The system is made up of two main parts – hardware and software.
This itself comes in two distinct parts – the Designer, used to make what are called ‘Themes’, and the Launchpad, used to play the Themes. In the pratical setting of workshops we tend to only use the Designer, as each theme can be launched from within it and in a workshop it’s very common to have to make a change to a theme on-the-spot, something which is very easy to do because of the easy to use graphical interface.
Very briefly, the Designer has three main sections – Inputs, Outputs and a bit in the middle called ‘Tools’. Within each of these three sections there are blocks, represented graphically on-screen, which can be dragged into a central design area and connected up with virtual wires. As it’s all graphical and specific colours are used to represent the types of blocks from the three sections, the software is very intuitive, obvious and easy to use.

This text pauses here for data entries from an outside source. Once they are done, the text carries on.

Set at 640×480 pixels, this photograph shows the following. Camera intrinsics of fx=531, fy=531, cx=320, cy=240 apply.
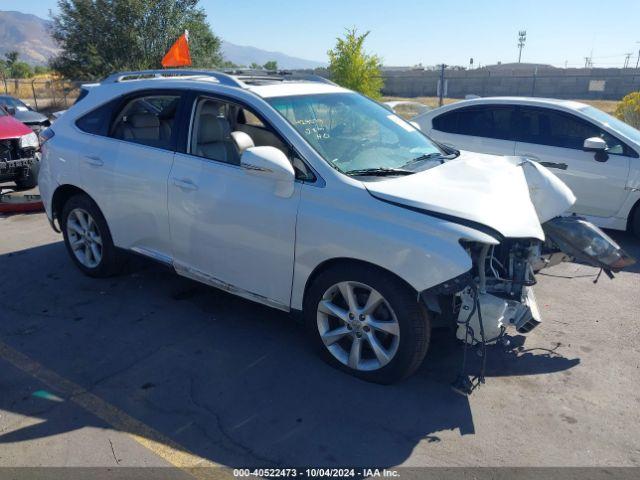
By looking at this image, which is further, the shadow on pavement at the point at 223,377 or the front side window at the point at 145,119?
the front side window at the point at 145,119

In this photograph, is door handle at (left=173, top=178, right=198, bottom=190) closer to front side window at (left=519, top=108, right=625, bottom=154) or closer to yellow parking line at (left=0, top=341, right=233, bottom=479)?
yellow parking line at (left=0, top=341, right=233, bottom=479)

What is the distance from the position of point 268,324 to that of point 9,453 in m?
1.97

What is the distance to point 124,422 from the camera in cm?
311

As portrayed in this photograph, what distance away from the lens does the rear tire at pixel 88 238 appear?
4.83m

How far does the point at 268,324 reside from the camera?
169 inches

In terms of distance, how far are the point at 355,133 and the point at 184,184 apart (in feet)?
4.44

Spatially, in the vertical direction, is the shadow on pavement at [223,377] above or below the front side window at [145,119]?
below

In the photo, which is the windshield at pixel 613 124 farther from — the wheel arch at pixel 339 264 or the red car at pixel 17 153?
the red car at pixel 17 153

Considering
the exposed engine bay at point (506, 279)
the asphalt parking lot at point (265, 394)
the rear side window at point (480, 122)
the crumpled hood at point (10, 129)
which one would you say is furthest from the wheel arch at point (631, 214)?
the crumpled hood at point (10, 129)

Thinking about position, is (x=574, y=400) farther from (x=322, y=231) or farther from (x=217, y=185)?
(x=217, y=185)

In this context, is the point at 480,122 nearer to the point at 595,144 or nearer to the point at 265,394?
the point at 595,144

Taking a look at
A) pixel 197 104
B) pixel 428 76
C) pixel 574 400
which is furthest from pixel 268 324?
A: pixel 428 76

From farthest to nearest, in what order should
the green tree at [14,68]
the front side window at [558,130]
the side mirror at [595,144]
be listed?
the green tree at [14,68] → the front side window at [558,130] → the side mirror at [595,144]

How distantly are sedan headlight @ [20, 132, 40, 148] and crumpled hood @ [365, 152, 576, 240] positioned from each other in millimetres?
7063
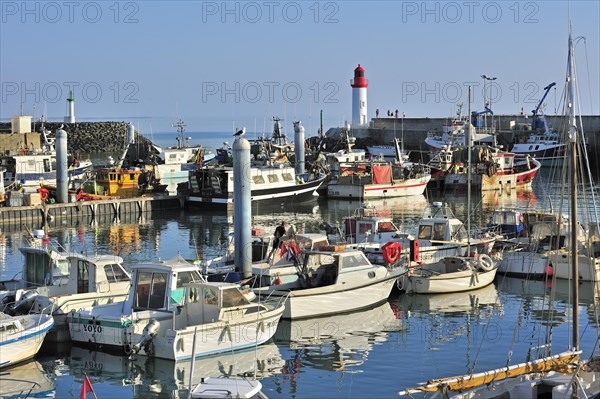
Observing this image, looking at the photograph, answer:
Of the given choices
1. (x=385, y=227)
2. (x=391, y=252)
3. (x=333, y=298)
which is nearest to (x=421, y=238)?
(x=385, y=227)

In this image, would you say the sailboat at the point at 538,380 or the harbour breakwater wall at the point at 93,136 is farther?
the harbour breakwater wall at the point at 93,136

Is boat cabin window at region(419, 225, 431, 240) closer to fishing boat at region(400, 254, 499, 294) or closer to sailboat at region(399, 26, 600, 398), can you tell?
fishing boat at region(400, 254, 499, 294)

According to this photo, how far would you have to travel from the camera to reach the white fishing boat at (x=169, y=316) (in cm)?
2155

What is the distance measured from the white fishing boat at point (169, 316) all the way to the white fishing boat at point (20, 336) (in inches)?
41.1

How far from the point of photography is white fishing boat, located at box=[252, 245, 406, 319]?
2547 centimetres

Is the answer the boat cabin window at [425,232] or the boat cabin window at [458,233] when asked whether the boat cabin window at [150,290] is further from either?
the boat cabin window at [458,233]

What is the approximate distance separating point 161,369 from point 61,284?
4938 millimetres

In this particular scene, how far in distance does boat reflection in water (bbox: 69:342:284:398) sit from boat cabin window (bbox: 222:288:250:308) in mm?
1066

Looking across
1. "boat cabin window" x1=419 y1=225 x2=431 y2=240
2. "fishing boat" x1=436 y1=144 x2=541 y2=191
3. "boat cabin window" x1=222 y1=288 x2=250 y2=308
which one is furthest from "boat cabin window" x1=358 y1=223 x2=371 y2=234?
"fishing boat" x1=436 y1=144 x2=541 y2=191

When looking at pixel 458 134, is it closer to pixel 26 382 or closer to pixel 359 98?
pixel 359 98

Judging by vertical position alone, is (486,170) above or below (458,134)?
below

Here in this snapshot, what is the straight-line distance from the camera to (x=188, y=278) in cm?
2231

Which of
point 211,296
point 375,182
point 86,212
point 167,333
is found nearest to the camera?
point 167,333

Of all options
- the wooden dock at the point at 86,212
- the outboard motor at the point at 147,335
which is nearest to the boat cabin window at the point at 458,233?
the outboard motor at the point at 147,335
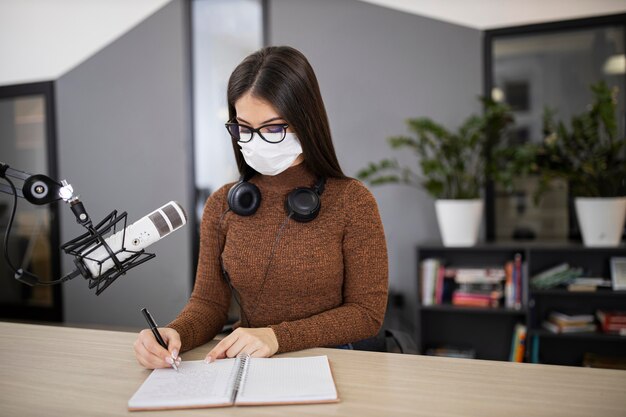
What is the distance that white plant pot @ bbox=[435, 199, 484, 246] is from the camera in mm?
3006

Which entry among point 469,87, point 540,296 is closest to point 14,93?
point 469,87

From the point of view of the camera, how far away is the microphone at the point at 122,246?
3.19ft

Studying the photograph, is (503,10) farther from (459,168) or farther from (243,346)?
(243,346)

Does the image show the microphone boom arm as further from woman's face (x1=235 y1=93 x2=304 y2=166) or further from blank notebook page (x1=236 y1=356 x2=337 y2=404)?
woman's face (x1=235 y1=93 x2=304 y2=166)

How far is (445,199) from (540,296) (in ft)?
2.75

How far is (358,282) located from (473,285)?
Answer: 6.51 ft

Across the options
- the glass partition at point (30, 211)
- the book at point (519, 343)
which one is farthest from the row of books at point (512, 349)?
the glass partition at point (30, 211)

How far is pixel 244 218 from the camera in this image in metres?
1.45

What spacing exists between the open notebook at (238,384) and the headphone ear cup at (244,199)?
0.45 m

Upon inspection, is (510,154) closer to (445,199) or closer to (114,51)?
(445,199)

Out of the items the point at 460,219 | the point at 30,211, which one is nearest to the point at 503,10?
the point at 460,219

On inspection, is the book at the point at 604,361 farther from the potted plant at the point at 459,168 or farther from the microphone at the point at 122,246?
the microphone at the point at 122,246

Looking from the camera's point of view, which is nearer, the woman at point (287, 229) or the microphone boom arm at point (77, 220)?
the microphone boom arm at point (77, 220)

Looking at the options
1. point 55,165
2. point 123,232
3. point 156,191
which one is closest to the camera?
point 123,232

Here’s a screen shot of a theme which does various things:
One of the great features of the Apollo hardware is the way in which devices with which we’re very familiar, for example games controllers, music keyboards, AAC switches etc. In addition to these, Apollo supply specialist pieces of hardware which some users might find very useful. Here are a couple of ones we use:
This is called the ‘Duel’, into which can be plugged special switches which, instead of being either ‘on’ or ‘off’, can change smoothly from one value to another. The picture on the right shows such a switch – a rubber bulb which, when squeezed, gives out a change in air pressure which is changed into a gradually changing electrical signal by the small black box, which is, in turn, plugged into the Duel. The sensitivity of the bulb can be controlled by the two small controls on the black box.
Some of our musicians really like this sensor as they get a really good tactile feedback to the strength of their grip. Maybe this could be incorporated into a game where the players have to see how bright they can get a light to light, and if they can get it to the brightest, a bell sounds, like on a fairground! That’s what’s so good about Apollo – it’s so flexible anything’s possible – it’s just up to one’s imagination.
The Duel has its own input block, and so it could be used, for example, to turn the volume of a sound gradually up and down. It’s also wireless – transmitting to a small receiver called a dongle, which is a bit like a USB memory stick plugged into the computer.
This is a simple wireless switch interface which allows 4 wired accessible switches to act as inputs into the Apollo sofware. Again, as with the Duel, it ‘talks’ to the computer via the wireless USB dongle receiver.